「你們寢室怎麼什麼都沒有啊?」孟靈兒好奇的問。
秦青她們都知道她是指什麼,孫明明指著包上掛的祈願牌,「這不是嗎?」
孟靈兒上前看了一眼,見是一個刻著「出入平安」「考試順利」「家庭幸福」的小木頭牌,很像各大景區批發的那種,一看跟其他寢室裡的就不是一批的。
「不是這種。前段時間泰國風俗展上的東西,你們沒買嗎?」
「買了啊。」司雨寒三人都把買的梳子、鏡子拿出來,還有掛在床上的大香包。
孟靈兒看都是這種東西,秦青買的那個木雕狗也是普通的擺件,她嘆了口氣,又羨慕又奇怪,「你們寢室都不信吧?」
司雨寒、孫明明和柯非都悄悄看了眼秦青。
不是不信,是太信了。
孟靈兒很想傾訴一下,司雨寒她們跟她不是一個系的,說話不必顧忌,就把自己家裡的事還有自己寢室的事一股腦全說了。
「現在我爸這樣,我和我媽都管不了他。」孟靈兒趴在司雨寒的桌子上,「之前我自己在寢室也鬧得太難看了,現在都不好意思跟她們說話了。」
柯非覺得這算什麼?
「你去道個歉嘛,正好可以把自己家的事跟朋友們說說。」
「我怕被她們笑……」孟靈兒說,抬頭警覺的跟秦青她們說:「你們不能說出去啊!」
秦青好笑的搖頭:「去哪裡說?都不認識你們寢室的人。
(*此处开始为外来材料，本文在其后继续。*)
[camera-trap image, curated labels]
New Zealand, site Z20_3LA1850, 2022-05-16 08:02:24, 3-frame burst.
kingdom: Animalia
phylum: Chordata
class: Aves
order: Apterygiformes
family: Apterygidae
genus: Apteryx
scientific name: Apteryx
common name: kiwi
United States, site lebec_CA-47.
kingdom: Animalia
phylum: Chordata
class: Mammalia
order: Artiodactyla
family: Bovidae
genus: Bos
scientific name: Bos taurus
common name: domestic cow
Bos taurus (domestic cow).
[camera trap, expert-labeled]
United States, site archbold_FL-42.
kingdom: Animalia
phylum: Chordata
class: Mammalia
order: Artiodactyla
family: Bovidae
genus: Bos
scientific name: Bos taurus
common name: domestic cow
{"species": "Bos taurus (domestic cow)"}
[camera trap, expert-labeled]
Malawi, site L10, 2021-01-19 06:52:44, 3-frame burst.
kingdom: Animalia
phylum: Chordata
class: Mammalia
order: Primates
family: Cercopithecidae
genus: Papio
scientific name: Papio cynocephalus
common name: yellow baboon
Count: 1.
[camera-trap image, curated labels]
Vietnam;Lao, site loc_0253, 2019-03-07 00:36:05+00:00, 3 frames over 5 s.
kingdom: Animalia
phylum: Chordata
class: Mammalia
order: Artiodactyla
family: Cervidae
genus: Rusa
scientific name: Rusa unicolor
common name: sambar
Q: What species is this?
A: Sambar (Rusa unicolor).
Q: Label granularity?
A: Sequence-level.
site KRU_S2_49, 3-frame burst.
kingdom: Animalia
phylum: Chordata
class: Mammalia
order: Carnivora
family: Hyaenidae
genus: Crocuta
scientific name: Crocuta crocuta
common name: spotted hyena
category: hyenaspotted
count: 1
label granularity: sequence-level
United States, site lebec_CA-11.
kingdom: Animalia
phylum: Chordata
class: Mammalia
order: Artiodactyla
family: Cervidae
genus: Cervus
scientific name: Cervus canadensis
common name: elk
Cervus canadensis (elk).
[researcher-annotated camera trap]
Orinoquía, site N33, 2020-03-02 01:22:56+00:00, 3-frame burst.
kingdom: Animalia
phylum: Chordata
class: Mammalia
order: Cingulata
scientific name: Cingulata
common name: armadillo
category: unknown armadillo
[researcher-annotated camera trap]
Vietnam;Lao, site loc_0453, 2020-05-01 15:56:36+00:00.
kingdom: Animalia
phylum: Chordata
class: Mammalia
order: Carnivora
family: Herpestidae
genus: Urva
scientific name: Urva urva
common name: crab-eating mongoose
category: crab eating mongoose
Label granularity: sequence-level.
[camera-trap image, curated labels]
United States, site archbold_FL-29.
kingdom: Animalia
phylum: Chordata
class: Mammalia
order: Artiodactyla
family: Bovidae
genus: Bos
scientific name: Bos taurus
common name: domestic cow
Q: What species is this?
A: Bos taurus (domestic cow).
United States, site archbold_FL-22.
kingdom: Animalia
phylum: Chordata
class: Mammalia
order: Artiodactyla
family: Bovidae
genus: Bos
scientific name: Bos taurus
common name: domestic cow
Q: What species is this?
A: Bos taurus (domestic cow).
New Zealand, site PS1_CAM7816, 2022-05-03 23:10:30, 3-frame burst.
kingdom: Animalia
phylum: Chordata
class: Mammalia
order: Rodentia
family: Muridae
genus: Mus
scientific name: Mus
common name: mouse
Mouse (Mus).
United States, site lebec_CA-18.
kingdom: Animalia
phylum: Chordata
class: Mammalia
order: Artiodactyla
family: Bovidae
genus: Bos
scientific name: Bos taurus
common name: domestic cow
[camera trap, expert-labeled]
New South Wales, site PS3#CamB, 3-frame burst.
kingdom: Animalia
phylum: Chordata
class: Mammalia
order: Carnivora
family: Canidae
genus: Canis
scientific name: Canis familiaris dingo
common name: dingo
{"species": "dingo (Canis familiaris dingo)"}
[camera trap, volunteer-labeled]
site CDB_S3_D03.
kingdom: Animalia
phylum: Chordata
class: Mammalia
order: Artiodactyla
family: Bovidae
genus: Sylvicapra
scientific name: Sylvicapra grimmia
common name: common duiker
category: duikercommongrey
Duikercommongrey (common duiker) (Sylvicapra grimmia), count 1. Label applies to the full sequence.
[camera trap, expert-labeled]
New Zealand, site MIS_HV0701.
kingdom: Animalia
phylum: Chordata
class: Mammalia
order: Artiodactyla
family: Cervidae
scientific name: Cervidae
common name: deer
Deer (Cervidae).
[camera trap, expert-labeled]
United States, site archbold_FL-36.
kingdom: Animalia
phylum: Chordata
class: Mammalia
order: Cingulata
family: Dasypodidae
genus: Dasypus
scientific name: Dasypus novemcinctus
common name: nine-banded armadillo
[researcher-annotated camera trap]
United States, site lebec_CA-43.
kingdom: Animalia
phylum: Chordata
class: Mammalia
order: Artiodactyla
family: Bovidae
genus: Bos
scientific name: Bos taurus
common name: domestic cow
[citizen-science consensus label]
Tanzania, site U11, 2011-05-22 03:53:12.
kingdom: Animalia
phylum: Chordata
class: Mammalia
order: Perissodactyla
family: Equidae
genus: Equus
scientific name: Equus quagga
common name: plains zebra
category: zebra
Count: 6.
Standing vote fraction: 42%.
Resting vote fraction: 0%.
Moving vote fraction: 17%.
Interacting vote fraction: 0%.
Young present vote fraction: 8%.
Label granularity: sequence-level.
」
孫明明和柯非也保證絕對不說。
孟靈兒倒完黑泥,看看快九點半,大家該洗漱睡覺了就走了。
她走後,孫明明把門關上,剩下三人立刻湊到秦青這裡小聲問她:「你覺得孟靈兒她爸是怎麼回事?」
秦青這些天也看了一些資料,做過一些研究,跟許師兄也聊過,兩人都認為,這只是泰國風俗展上的佛像在收集願力而已。
「而已?還而已?」柯非忍不住小聲叫,「它都能讓人心想事成了!」
秦青看剩下兩人也是神色緊張,馬上安慰大家:「不可能心想事成的。這麼說吧,許願的人越多,願力就會分薄,因為佛像本身的能力是有限的。一千份水分給一萬個人,每人只得十分之一。現在許願的人可比一萬人多多了,佛像的能力有沒有一千份還是兩說呢。」
她跟許師兄討論了好幾天,還特意找了資料去問施教授。當然施教授是不信的,只能給他們一些資料上的支援,對於許師兄提出的「願力分薄」這個概念,施教授認為「有一定的道理」。
柯非恍然大悟,捂胸口說:「嚇死我了!」
孫明明突發奇想,「那我要是許一個世界上沒人會許的願,是不是就有可能成功?」
司雨寒好奇的看她:「你想許個什麼願?」
孫明明仰臉想了想,不管是一夜老十歲還是胖到兩百斤,好像都很蠢,但她也想不出跟世界人民的願望背道而馳的願望了——就算想出來了,她幹嘛要跟自己過不去呢?!
她低下頭沮喪道:「算了。「
司雨寒問秦青:「那孟靈兒她爸這樣不會有危險嗎?」隨便求一求就能心想事成,哪怕只有十分之一的威力,也很不得了啊,怎麼想都不會這麼簡單。
秦青想了一下,說:「只要他別許下自己完成不了的心願就行了吧。」
股票又是一片綠,而孟得威的四支股票卻仍是紅的,就是漲得非常、非常少。可是雖然少,卻是在大盤中難得還在漲的股票啊。
孟得威沒有告訴妻子,他其實通過融資,現在手上握的股票不是兩千股,而是兩百萬股。如果炒賠的話,就會傾家蕩產。
這天中午一點,他匆匆趕回家,孟媽媽不在家,她中午有時工作忙都不回來,就在單位吃了。
孟得威衝進門,鑰匙往桌上一扔,顧不上去廚房給自己做飯,先跑到佛像前,抓了三捆香點著,插進佛像前巨大的香爐內,然後虔誠的拜起來。
唸唸有詞的說完,他突然福至心靈,最後又加了一句:「如果靈驗,我就三跪九叩的走到您的大殿裡給您重塑金身!」
如果真的賺了錢,帶全家去泰國旅行也是小意思了。
籠罩在煙霧中的佛像靜默不語,低垂的眼簾下是漠視一切的眼睛。